Circonstance : nous honorons Les Français de Mauthausen, par-delà la foule de leurs noms, ce que signifie ce monument, que le titre du livre d’Adeline Lee nomme précisément.

Nous savons la valeur des monuments de pierre ou numériques, pour porter la mémoire des 9 000 Français qui subirent Mauthausen, dont la moitié ne connut pas la libération. D’autant mieux que nous disposons désormais de l’histoire approfondie de leurs parcours individuels et collectif.

Je souligne les autres stèles, tombes et monuments dans ce cimetière qui concernent aussi la mémoire de Mauthausen : républicains espagnols, tombe de F. Boix, et les monuments des autres camps (par les logiques nazies des transferts, certains de ceux que nous honorons ici sont morts à Neuengamme, Auschwitz, Dora…).

Il est naturel et néanmoins riche de signification que nous commencions notre journée de réunions à la mairie du XXe arrondissement devant ce monument.

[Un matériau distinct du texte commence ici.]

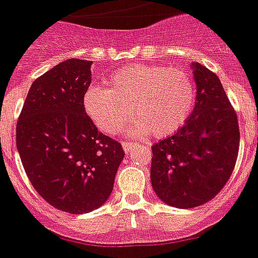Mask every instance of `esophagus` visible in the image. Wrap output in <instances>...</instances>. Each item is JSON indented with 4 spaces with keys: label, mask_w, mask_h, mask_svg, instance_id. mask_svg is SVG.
Segmentation results:
<instances>
[{
    "label": "esophagus",
    "mask_w": 258,
    "mask_h": 258,
    "mask_svg": "<svg viewBox=\"0 0 258 258\" xmlns=\"http://www.w3.org/2000/svg\"><path fill=\"white\" fill-rule=\"evenodd\" d=\"M132 149H134V144L127 143V141H126V143H123V150L126 151V153H130Z\"/></svg>",
    "instance_id": "esophagus-1"
}]
</instances>
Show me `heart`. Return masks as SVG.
Instances as JSON below:
<instances>
[{
    "label": "heart",
    "instance_id": "heart-1",
    "mask_svg": "<svg viewBox=\"0 0 258 258\" xmlns=\"http://www.w3.org/2000/svg\"><path fill=\"white\" fill-rule=\"evenodd\" d=\"M108 90L89 86L83 98L85 113L103 132L122 131L132 115L131 132L167 137L186 123L196 100L187 72L158 64H135L118 70L107 81Z\"/></svg>",
    "mask_w": 258,
    "mask_h": 258
}]
</instances>
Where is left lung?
<instances>
[{"label":"left lung","instance_id":"1","mask_svg":"<svg viewBox=\"0 0 258 258\" xmlns=\"http://www.w3.org/2000/svg\"><path fill=\"white\" fill-rule=\"evenodd\" d=\"M194 112L174 135L151 146L150 179L163 202L179 209L213 200L229 180L239 149V126L219 78L192 63Z\"/></svg>","mask_w":258,"mask_h":258}]
</instances>
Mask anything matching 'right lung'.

Nous veillons sur son devenir. 1958, 2015 : les chiffres gravés, signalés modifiés par la recherche historique. Nous avons fait le bon choix de ne pas inscrire ceux de 2015 : ils se sont précisés depuis lors, par la publication du livre d’Adeline Lee.

1958, la sculpture de Gérard Choain*. À quel point elle fournit le bon repère, qui confère à Mauthausen, à la carrière de Mauthausen, valeur emblématique pour l’ensemble du système concentrationnaire.

Je vous livre en ce sens deux ou trois phrases piochées chez deux historiens :

  • J. Chapoutot (La loi du sang) cite Himmler :

« Le devoir des Allemands est de remplir nos camps avec des esclaves – je veux dire ici les choses clairement et distinctement –, avec des esclaves qui vont travailler pour nous et qui vont bâtir nos villes, nos villages et nos fermes sans que nous prêtions la moindre attention aux pertes induites. »

  • N. Wachsmann (KL) souligne l’importance toute particulière, première, des carrières, y compris pour« la SS, [qui] « considérait depuis longtemps les carrières comme une torture particulièrement atroce et le RSHA** s’accordait sur ce point. »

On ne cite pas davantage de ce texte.